- _GOAL_:
Turn the records below into a Markdown table with two columns, Row and Line. Number each line in Row, skip blank lines, and leave the pictures out.

- _DATA EXCERPTS_:
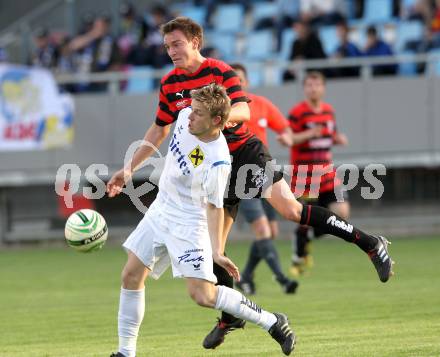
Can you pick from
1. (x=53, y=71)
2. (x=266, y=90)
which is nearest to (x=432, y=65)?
(x=266, y=90)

- _CORRECT RESPONSE_:
| Row | Line |
|---|---|
| 1 | Can you pick from |
| 2 | 1. (x=53, y=71) |
| 3 | 2. (x=266, y=90) |
| 4 | which is nearest to (x=432, y=65)? |
| 5 | (x=266, y=90) |